Some theatergoers concluded that the IMAX portion of the structure was being torn down after an October 3rd City of San Diego Notice of Application was released that stated an application had been filed for the demolition of 27,605 square feet of the northern wing of the existing AMC theater and the construction of 72,735 square feet of new commercial space at 770 Dennery Road.
“Eighteen [to] 20-year-old ushers losing jobs to that lousy, run-down IMAX in Tijuana,” posted a moviegoer on his social media. “Someone needs to contact the manager and start getting some answers right away.”
Though the IMAX theater is located on the north side of the complex, theater manager JR assured that, “Everything that people [have] been seeing in the last two or three years is going to stay like this.” The demolition permit is for regular theaters that have already been closed.
The idea of the IMAX theater closing perhaps struck a nerve because this particular theater “charges $10.49 for the regular IMAX and $11.49 for the 3D IMAX,” JR said, “which is the cheapest in town compared to $16 to $19 in other locations.”
JR said the theater offers regular digital 2D, regular digital 3D, IMAX 2D and IMAX 3D (which implements different glasses than the regular digital 3D). This week, Blade Runner 2049 is being shown here in three different formats.
“Back in the day  this [location] actually was the slowest theater in the market,” he said, “and they were going to close down the theater.” Instead they closed 10 of the 24 auditoriums and dropped the ticket prices across the board. Business picked up. He says the theater is ranked “the fourth busiest AMC” in the county.

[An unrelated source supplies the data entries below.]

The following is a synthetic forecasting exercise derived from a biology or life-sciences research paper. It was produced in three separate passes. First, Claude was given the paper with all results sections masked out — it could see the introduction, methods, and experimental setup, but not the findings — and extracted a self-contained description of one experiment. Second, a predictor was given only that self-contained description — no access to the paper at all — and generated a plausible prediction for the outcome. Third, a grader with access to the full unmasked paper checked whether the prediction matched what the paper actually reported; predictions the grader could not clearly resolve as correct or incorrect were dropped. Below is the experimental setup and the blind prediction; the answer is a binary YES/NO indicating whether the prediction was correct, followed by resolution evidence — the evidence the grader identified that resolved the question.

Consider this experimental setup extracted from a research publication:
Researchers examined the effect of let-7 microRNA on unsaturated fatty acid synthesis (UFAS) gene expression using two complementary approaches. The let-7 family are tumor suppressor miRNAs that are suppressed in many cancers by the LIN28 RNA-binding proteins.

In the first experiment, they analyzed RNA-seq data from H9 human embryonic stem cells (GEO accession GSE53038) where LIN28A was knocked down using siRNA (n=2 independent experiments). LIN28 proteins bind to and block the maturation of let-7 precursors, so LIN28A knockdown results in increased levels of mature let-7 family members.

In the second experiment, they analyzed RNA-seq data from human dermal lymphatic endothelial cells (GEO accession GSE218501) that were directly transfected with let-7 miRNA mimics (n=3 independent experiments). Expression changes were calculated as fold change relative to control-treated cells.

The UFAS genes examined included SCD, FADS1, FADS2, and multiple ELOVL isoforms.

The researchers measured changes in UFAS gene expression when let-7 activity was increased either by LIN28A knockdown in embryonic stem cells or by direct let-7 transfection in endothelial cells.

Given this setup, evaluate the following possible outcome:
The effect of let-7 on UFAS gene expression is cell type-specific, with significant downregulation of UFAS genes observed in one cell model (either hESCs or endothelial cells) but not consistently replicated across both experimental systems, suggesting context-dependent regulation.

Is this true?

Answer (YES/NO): NO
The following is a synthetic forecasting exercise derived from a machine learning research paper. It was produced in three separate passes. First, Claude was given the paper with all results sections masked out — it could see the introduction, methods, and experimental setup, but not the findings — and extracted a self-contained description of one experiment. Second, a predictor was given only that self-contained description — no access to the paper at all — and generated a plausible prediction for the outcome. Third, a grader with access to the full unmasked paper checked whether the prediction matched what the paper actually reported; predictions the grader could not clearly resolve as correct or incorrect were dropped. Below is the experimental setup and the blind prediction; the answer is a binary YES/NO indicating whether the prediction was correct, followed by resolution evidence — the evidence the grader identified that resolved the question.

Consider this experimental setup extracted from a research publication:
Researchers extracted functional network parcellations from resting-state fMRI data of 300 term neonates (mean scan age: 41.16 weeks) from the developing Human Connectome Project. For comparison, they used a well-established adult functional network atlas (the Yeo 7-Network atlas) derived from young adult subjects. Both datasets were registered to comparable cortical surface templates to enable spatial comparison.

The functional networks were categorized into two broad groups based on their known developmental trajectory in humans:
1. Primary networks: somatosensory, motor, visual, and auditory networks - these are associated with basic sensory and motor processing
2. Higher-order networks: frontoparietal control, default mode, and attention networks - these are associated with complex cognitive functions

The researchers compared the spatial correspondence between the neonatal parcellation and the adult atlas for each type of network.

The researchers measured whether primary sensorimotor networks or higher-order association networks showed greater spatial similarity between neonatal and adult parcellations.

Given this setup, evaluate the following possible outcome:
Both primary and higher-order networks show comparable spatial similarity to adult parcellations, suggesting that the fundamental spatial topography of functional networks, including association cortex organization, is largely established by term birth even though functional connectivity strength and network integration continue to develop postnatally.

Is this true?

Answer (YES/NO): NO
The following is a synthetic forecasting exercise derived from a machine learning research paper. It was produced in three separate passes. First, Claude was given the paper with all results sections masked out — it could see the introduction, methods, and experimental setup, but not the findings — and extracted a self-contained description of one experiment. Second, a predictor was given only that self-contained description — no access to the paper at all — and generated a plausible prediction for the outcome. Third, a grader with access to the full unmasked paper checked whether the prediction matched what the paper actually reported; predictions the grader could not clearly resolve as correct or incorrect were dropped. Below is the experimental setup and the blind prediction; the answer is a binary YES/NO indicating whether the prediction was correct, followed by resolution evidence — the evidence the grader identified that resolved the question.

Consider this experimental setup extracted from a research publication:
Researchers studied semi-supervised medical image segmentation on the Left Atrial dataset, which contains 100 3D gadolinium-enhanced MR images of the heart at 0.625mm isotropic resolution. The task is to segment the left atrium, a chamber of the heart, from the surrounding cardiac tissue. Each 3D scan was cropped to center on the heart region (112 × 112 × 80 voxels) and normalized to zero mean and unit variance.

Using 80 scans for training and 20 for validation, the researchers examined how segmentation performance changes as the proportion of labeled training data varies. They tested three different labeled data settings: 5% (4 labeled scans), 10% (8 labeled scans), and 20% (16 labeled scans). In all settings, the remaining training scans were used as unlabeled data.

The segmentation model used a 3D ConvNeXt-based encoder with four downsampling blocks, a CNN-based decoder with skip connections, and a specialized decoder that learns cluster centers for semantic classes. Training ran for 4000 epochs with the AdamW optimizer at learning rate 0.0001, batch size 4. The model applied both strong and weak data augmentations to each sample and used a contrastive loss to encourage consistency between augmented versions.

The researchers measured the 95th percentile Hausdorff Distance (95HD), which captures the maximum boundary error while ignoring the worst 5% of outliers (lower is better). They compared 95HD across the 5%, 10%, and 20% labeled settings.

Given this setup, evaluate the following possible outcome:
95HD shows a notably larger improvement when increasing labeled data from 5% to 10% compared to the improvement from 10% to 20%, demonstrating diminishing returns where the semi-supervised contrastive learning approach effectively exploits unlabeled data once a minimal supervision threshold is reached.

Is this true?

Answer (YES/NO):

“From my view, the theater doesn’t generate much in the way of employment or revenue for the community,” said Michael Freedman. “The AMC is mostly a shell building and most of the 24 screens receive minimal patrons [and] the Wal-Mart (next door) is about 125,000 square feet, and I’ll take a wild guess that they have a lot more employees than the AMC.”
Freedman is the chairman of the San Ysidro Community Planning Group. He said “by adding useful commercial space, not only employment opportunities would open up, but hopeful also some opportunities for the small business entrepreneurs.”
Katina was 10 years old when the original Blade Runner came out in 1982. “As far as the additional stores being built, I think it is great for this community,” she said, “as long as they factor in extra parking.”
The “lack of parking” at the venue was one of the complaints about the theater on social media. Others disliked the “dirty” seats and “sticky floors” (due to spilled sodas).
Most though, like Jim, praised the “superdeals” at the theatre. “For the past few years, half of the Palm AMC space has been closed due to Tijuana competition,” he said, “which cut the prices here [to $4.49 before 4 p.m. on select movies] to compete with the $4 [movie ticket prices] in Tijuana.”